** TEXT EXCERPT follows **

Kuper Island, later that evening.

  I climb the ladder to the boat and prepare to rinse off with fresh water. I strip off the wet salty clothes and leave them on the deck. I can’t bring myself to remove my underwear while on deck. This isn’t Europe for Christ’s sake.  No salt water below. I think about how when we are in warmer climates we will have to be aware of this kind of thing. Salt water on the upholstery will make it always feel damp.  I hate that. No salt water on clothes below deck. Now it’s a rule.

I clean the hearing aids. They still work. No harm, no foul. I am completely uninjured without so much as a bruise. Except to my ego. But cruising will get you used to that in a hurry. 

Sandstone formation on Kuper Island.

Sandstone formation on Kuper Island.

19 thoughts on “Notes from the 2014 Cruising Diary: On Personal Flotation Devices

  1. Love it! – a great cruising story! You gave me a good chuckle! (sorry) – I deployed two jackets – one I left out and 2 spots of rain got it – whoosh – up it went (this was in the middle of the ocean (jacket in cock-pit) and the noise, frightened the life out of us! The second was while I was training a student, they kept insisting on getting so closed to markers that I knew were on rocks – I had to grab the wheel to make my point – I grabbed the cord on his jacket and whoosh – up it went- funny as!

    • Glad you got a chuckle! It was actually pretty funny. This is my second ‘deployment ‘. The first was when I tripped getting out of my kayak in about 6″ of water. What a waste!

** End of TEXT EXCERPT **

• [PROBLEM SET]
[A] Rewrite the paragraph of the cruising diary excerpt that begins "I climb the ladder to the boat" in a shorter form, keeping its main facts.
[B] Supply the next few sentences of the cruising diary excerpt, starting right after its final sentence.
You will not need the rows for this work.

** DATA EXTRACT follows **

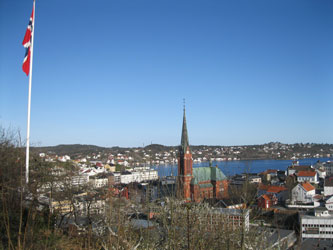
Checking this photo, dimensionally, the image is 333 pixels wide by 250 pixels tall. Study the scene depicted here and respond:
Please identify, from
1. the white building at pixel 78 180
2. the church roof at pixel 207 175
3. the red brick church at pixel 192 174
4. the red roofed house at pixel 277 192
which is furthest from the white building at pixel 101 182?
the red roofed house at pixel 277 192

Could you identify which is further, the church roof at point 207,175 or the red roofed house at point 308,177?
the red roofed house at point 308,177

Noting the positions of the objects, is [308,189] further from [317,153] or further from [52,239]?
[317,153]

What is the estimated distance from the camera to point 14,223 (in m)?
4.81

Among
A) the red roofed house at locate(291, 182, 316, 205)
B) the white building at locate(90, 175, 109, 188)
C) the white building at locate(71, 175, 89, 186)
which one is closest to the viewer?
the white building at locate(90, 175, 109, 188)

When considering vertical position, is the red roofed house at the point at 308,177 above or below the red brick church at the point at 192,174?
below

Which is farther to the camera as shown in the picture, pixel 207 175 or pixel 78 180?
pixel 207 175

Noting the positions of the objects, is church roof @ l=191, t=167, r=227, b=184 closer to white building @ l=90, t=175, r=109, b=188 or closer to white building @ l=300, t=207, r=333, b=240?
white building @ l=300, t=207, r=333, b=240

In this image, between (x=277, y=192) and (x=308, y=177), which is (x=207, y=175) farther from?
(x=308, y=177)

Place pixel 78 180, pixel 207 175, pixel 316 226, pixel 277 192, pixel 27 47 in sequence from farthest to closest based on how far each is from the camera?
1. pixel 277 192
2. pixel 207 175
3. pixel 316 226
4. pixel 27 47
5. pixel 78 180

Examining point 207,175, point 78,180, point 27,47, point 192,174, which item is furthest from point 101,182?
point 207,175

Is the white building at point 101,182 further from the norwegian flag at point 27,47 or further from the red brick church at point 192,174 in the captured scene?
the red brick church at point 192,174

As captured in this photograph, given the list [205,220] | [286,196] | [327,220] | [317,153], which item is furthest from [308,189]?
[317,153]

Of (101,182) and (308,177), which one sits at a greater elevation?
(101,182)

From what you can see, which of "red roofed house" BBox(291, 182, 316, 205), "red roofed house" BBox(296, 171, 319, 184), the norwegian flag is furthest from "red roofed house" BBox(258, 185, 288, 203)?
the norwegian flag
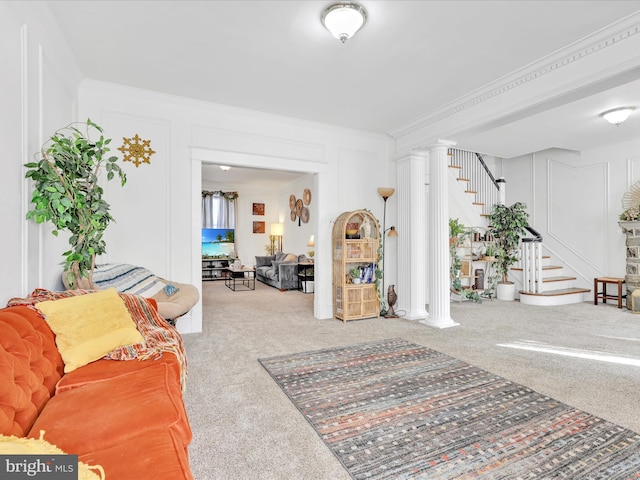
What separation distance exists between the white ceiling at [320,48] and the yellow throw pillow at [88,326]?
6.79ft

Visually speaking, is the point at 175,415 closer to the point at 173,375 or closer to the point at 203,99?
the point at 173,375

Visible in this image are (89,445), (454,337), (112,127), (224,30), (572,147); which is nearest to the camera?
(89,445)

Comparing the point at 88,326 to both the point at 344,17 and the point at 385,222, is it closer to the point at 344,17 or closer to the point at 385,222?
the point at 344,17

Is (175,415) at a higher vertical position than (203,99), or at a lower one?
lower

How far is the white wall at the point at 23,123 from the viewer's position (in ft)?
6.26

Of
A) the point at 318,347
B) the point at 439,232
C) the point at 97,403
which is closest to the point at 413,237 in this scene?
the point at 439,232

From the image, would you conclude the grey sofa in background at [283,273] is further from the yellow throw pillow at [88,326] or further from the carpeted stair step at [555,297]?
the yellow throw pillow at [88,326]

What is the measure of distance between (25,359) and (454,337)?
3839mm

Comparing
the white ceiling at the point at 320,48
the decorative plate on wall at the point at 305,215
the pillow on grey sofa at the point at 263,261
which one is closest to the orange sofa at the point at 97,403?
the white ceiling at the point at 320,48

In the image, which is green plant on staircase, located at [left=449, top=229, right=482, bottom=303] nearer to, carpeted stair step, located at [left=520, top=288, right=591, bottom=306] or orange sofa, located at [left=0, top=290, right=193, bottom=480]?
carpeted stair step, located at [left=520, top=288, right=591, bottom=306]

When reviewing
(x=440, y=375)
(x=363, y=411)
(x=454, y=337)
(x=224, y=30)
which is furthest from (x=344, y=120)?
(x=363, y=411)

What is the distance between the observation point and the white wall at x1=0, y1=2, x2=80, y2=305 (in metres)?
1.91

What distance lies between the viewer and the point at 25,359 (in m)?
1.40

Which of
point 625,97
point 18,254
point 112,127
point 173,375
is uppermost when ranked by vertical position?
point 625,97
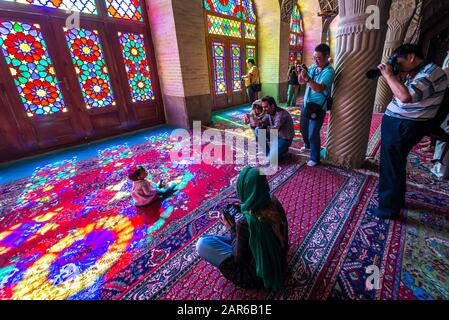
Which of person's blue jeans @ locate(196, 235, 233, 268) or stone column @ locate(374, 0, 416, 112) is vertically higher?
stone column @ locate(374, 0, 416, 112)

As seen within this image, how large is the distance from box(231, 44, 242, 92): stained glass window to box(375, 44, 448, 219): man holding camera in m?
6.53

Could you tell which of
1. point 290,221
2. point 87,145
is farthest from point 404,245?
point 87,145

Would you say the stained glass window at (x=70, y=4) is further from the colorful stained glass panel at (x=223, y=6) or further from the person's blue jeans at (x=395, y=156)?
the person's blue jeans at (x=395, y=156)

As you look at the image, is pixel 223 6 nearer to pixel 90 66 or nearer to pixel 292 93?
pixel 292 93

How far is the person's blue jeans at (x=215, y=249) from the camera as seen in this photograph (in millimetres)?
1389

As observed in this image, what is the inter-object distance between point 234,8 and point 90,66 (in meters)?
5.13

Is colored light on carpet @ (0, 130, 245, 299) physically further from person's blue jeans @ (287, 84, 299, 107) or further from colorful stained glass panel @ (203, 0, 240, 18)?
colorful stained glass panel @ (203, 0, 240, 18)

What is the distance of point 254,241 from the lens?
112 centimetres

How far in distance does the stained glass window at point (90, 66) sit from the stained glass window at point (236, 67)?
14.2ft

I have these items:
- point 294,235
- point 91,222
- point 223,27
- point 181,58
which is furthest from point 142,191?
point 223,27

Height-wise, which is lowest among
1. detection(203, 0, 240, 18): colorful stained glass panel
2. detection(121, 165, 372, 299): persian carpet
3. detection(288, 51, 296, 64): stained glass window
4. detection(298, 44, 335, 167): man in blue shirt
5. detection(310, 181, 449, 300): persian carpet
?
detection(310, 181, 449, 300): persian carpet

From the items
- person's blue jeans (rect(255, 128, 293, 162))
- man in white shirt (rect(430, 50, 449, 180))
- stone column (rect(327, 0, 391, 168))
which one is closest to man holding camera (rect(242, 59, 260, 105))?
person's blue jeans (rect(255, 128, 293, 162))

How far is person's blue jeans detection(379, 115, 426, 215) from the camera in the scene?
1686 mm
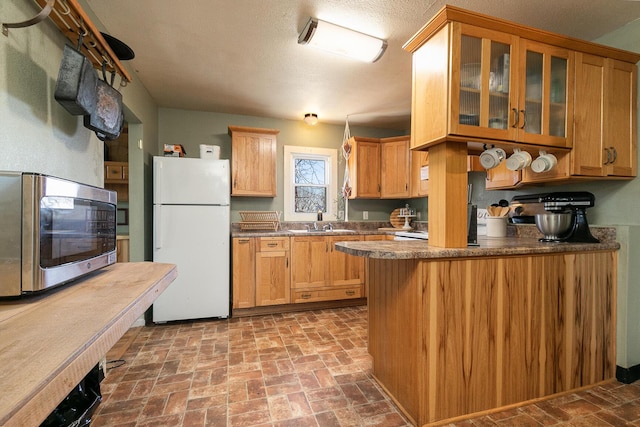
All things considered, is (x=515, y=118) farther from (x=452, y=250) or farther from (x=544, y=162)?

** End of DATA EXTRACT **

• [EXERCISE RESPONSES]
[A] I climb the ladder to the boat, strip off my wet, salty clothes on deck but keep my underwear on, and get ready to rinse with fresh water. Salt water below deck would leave the upholstery always feeling damp, which will matter in warmer climates. So now there's a rule: no salt water, and no salty clothes, below deck.

[B]
  2. Glad to know for certain your PFD inflates as expected but sorry for the manner in which it was tested. So if it was necessary, do you have confidence you could get into a life raft or swim to a rescue vessel in your PFD?

  3. That sounds like something I would do…. glad you are ok! soo…. was it time to replace the CO2 cartridge anyway? Probably not… it was probably replaced a month ago… that is the way these things work sometimes… well, at least you know the PFD is in good shape!

    • Apparently it’s not just you, Tom! Glad you enjoyed the story. Thank you for the feedback about how the blue was showing up. I have changed it and hope it is easier on the eyes now.

  4. Great little story. Well written 🙂 And no, Tom, it’s not just you… the blue text is really hard to read. Melissa – you might want to stick to white on the black background as it is much kinder on the eyes (these old eyes anyway)!

    • Thank you Cathy, both for the compliment and for the feedback about the ‘readability’. It looked fine on my computer but I do rely on readers to alert me if there is something amiss on theirs. I have changed the script color so hope that makes things easier for others. Thanks!

  5. Ohhhhh Melissa! I am reading this as my bedtime “medicine” (you know …laughter is the BEST…And I have had a huge dose tonight. At your expense (sorry) but it felt so good. You are SO good with adjectives and paint such a vivid picture I am right there as it happens. And I KNOW it is not polite to laugh at anyone in distress…but with your word paintings you just beg for it.

    • Well actually the whole thing was funny. And the fact that people are apologizing for laughing means I got the whole ‘mixed feelings’ thing across!

  6. Mark just passed the laptop to me and said, “read this”.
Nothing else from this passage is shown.